In order to be kosher to eat, land animals and birds must be killed in a special way known as shehita, which severs the trachea and windpipe, causing the animal to die very quickly and lose most of its blood. There is no shehita for fish.
We can only speculate on the significance of the signs. Perhaps, since they exclude animals of prey and scavengers, we do not want to eat animals which live by violence or eat garbage, because we want to avoid developing those characteristics in ourselves. Animals, such as cows, which have the characteristics of chewing their cuds and split hoofs tend to be very gentle animals.
Question: Are the kosher laws that exist now the same as they were 2000 years ago? If they have changed, why, when and how? Also what is the consequence to a Jew if he violates a kosher law today?
Answer: There have been no substantial changes in the kashrut laws since the beginning of the Rabbinic era, approximately 2000 years ago. Certainly, technological improvements in ovens and microwaves, new materials like teflon and Pyrex, and changes in the technology of food growth and preparation, such as hydroponics and chemical additives, have presented new questions. But the basic laws of permitted and forbidden foods and food preparation have not changed.
The consequence for not observing kashrut is between that individual and God. Obviously, there is no immediate direct, measurable consequence – it is not like running a red light and receiving an immediate speed ticket, or eating spoiled food and immediately getting a stomach ache. But as one who believes that mitzvot represent obligations imposed upon us by God, I believe that there must be consequences somewhere down the line.

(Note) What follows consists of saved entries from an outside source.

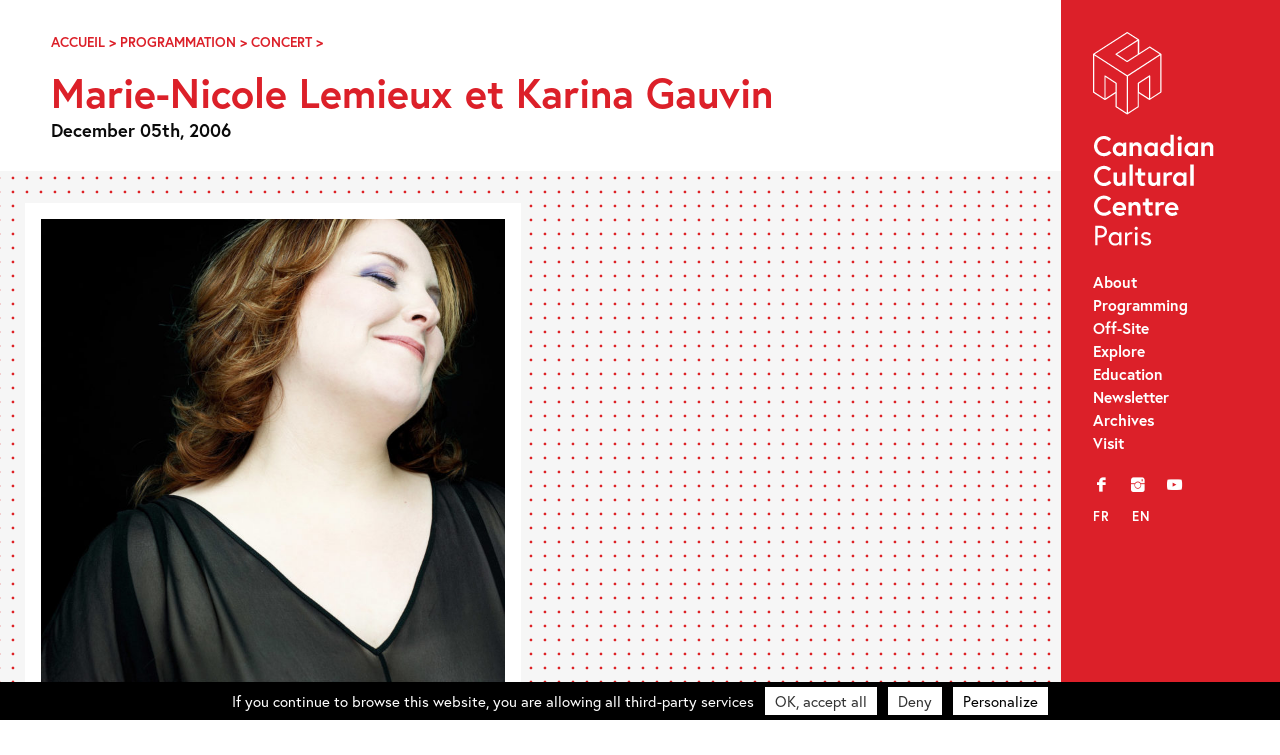

--- FILE ---
content_type: text/css
request_url: https://canada-culture.org/wp-content/themes/ccc_21/fonts/fonts.css?v=2
body_size: 314
content:
@font-face {
    font-family: 'icomoon';
    src:    url('icomoon.eot?2ttg5j');
    src:    url('icomoon.eot?2ttg5j#iefix') format('embedded-opentype'),
        url('icomoon.ttf?2ttg5j') format('truetype'),
        url('icomoon.woff?2ttg5j') format('woff'),
        url('icomoon.svg?2ttg5j#icomoon') format('svg');
    font-weight: normal;
    font-style: normal;
}
.nav-toggle:before,
.likes:after,
.post-edit-link:after,
.dwnfile a:before,
.dwnfile a:after,
.textbody a[target="_blank"]:after,
.more:before,
.icon,
#menu-action a:before,
#menu-social a,
.mosnesharesocial a,
[class^="icon-"]:before {
  /* use !important to prevent issues with browser extensions that change fonts */
  font-family: 'icomoon' !important;
  speak: none;
  font-style: normal;
  font-weight: normal;
  font-variant: normal;
  text-transform: none;
  line-height: 1;

  /* Better Font Rendering =========== */
  -webkit-font-smoothing: antialiased;
  -moz-osx-font-smoothing: grayscale;
}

Question: I would like to know are Conservative Jews expected to keep the laws of kashrut. If so, to what extent (separate utensils and so on)?

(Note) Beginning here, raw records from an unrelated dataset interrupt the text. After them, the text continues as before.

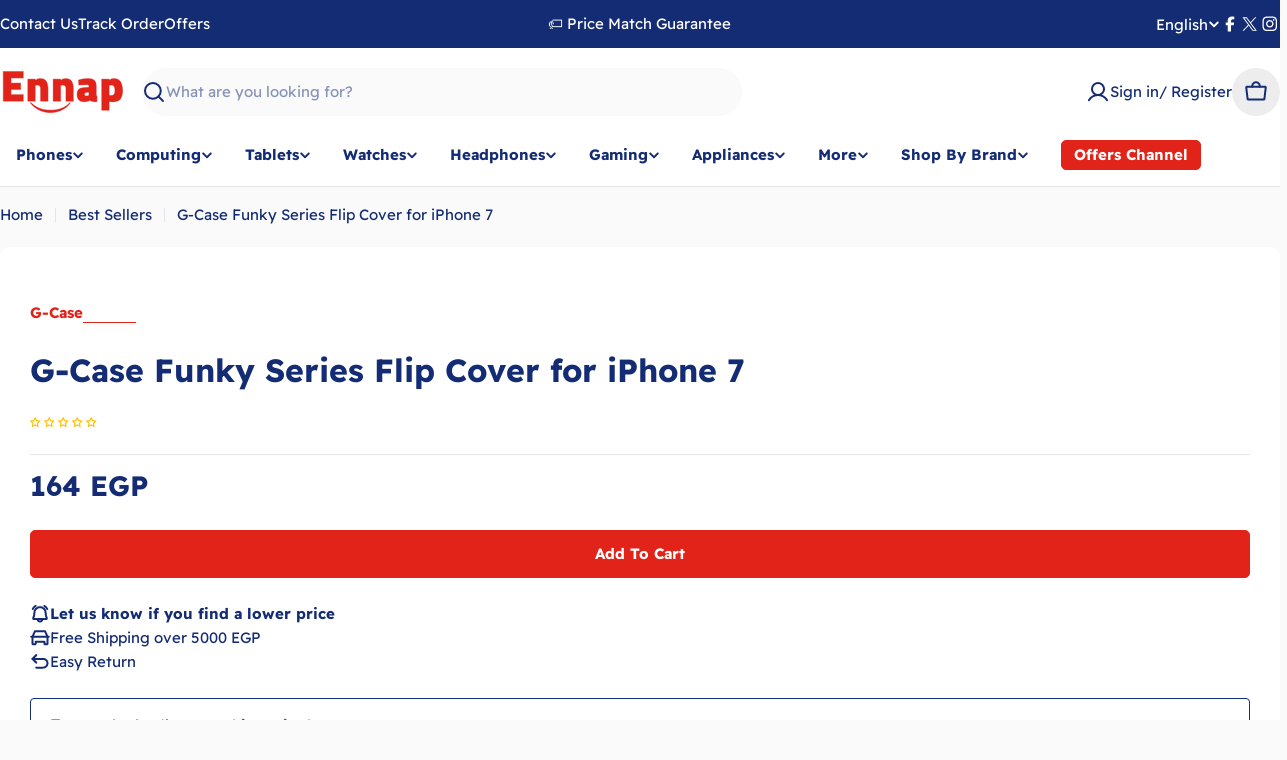

--- FILE ---
content_type: text/javascript; charset=utf-8
request_url: https://ennap.com/products/g-case-funky-series-flip-cover-for-iphone-7-567.js
body_size: -281
content:
{"id":8615967588635,"title":"G-Case Funky Series Flip Cover for iPhone 7","handle":"g-case-funky-series-flip-cover-for-iphone-7-567","description":"","published_at":"2023-09-21T22:42:46+03:00","created_at":"2023-09-21T22:42:46+03:00","vendor":"G-Case","type":"","tags":[],"price":16400,"price_min":16400,"price_max":16400,"available":true,"price_varies":false,"compare_at_price":14900,"compare_at_price_min":14900,"compare_at_price_max":14900,"compare_at_price_varies":false,"variants":[{"id":46773873574171,"title":"Default Title","option1":"Default Title","option2":null,"option3":null,"sku":"G-CA-702776","requires_shipping":true,"taxable":true,"featured_image":null,"available":true,"name":"G-Case Funky Series Flip Cover for iPhone 7","public_title":null,"options":["Default Title"],"price":16400,"weight":0,"compare_at_price":14900,"inventory_management":"shopify","barcode":null,"requires_selling_plan":false,"selling_plan_allocations":[]}],"images":[],"featured_image":null,"options":[{"name":"Title","position":1,"values":["Default Title"]}],"url":"\/products\/g-case-funky-series-flip-cover-for-iphone-7-567","requires_selling_plan":false,"selling_plan_groups":[]}

--- FILE ---
content_type: text/javascript; charset=utf-8
request_url: https://ennap.com/products/g-case-funky-series-flip-cover-for-iphone-7-567.js
body_size: -609
content:
{"id":8615967588635,"title":"G-Case Funky Series Flip Cover for iPhone 7","handle":"g-case-funky-series-flip-cover-for-iphone-7-567","description":"","published_at":"2023-09-21T22:42:46+03:00","created_at":"2023-09-21T22:42:46+03:00","vendor":"G-Case","type":"","tags":[],"price":16400,"price_min":16400,"price_max":16400,"available":true,"price_varies":false,"compare_at_price":14900,"compare_at_price_min":14900,"compare_at_price_max":14900,"compare_at_price_varies":false,"variants":[{"id":46773873574171,"title":"Default Title","option1":"Default Title","option2":null,"option3":null,"sku":"G-CA-702776","requires_shipping":true,"taxable":true,"featured_image":null,"available":true,"name":"G-Case Funky Series Flip Cover for iPhone 7","public_title":null,"options":["Default Title"],"price":16400,"weight":0,"compare_at_price":14900,"inventory_management":"shopify","barcode":null,"requires_selling_plan":false,"selling_plan_allocations":[]}],"images":[],"featured_image":null,"options":[{"name":"Title","position":1,"values":["Default Title"]}],"url":"\/products\/g-case-funky-series-flip-cover-for-iphone-7-567","requires_selling_plan":false,"selling_plan_groups":[]}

Answer: For Conservative Jews, kashrut is indeed a mitzvah, from eating only kosher meat and other products, to having separate utensils for dairy and meat.
For more information, see the chapter on kashrut in it’s a Mitzvah, by Rabbi Bradley Artson; or The Jewish Dietary Laws, by Dresner/Siegel.

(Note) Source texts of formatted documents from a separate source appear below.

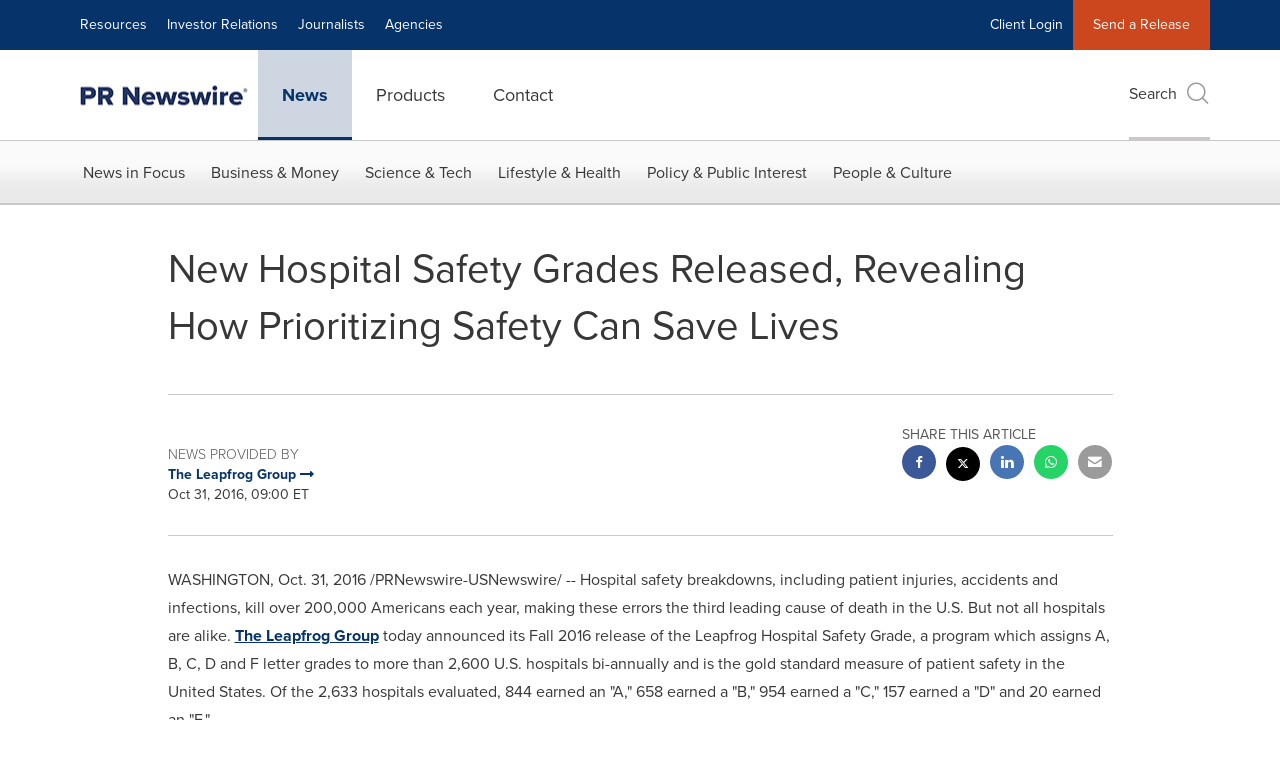

--- FILE ---
content_type: application/javascript;charset=utf-8
request_url: https://www.prnewswire.com/etc.clientlibs/cision-revamp/clientlibs/clientlib-showhide.min.js
body_size: 842
content:
(function (document) {
    "use strict";

    // Wait for jQuery to be available
    function init() {
        var $ = Granite.$;
        if (typeof $ === 'undefined' || typeof $.fn === 'undefined') {
            setTimeout(init, 100);
            return;
        }

        $(document).on("foundation-contentloaded", function (e) {
            Coral.commons.ready(function () {
                showHideHandler($(".cq-dialog-dropdown-showhide", e.target));
            });
        });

Question: Can you eat cheese on a vegetarian burger? If the law is that you cannot eat meat and cheese from the same animal than why can’t you eat chicken parmesan?
Answer: Yes, you can eat cheese on a vegetarian burger. The law of kashrut is that chicken is considered meat, because in general people do not distinguish between poultry and red meat — in most people’s minds, they are both considered meat.
Question: I’ve noticed on boxes of baked goods there is sometimes a U or a D with a circle around it, or sometimes it says Pareve, does that mean there are no dairy products contained in the ingredients or does it mean it’s Kosher? Entemann’s products have both eggs and milk in their ingredients, yet they have the U or D stamp as well and I know they’re not Kosher. Can you explain?
Answer: The kosher symbols, such as a circle around a U (O-U), a circle around a K (O-K), or hundreds of other symbols usually involving a stylized letter K, tell you that the product is kosher. Entemann’s, for example, which carries the O-U supervision, is kosher.
If the product is dairy, there is usually a D next to the kosher symbol. If the product is parve (non-dairy), it may be indicated by the word parve next to the kosher symbol, or in the case of O-U, the lack of a D indicates parve.
Question: I just have a basic question relating to Jewish kosher laws: What happens if you accidently consume meat and dairy?
Answer: If you are asking about God’s response to the accidental consumption of treif, generally speaking we are not liable for sins committed unknowingly. However, at Yom Kippur we do ask for forgiveness for these kind of sins, and I am pretty confident that God doesn’t hold them against us!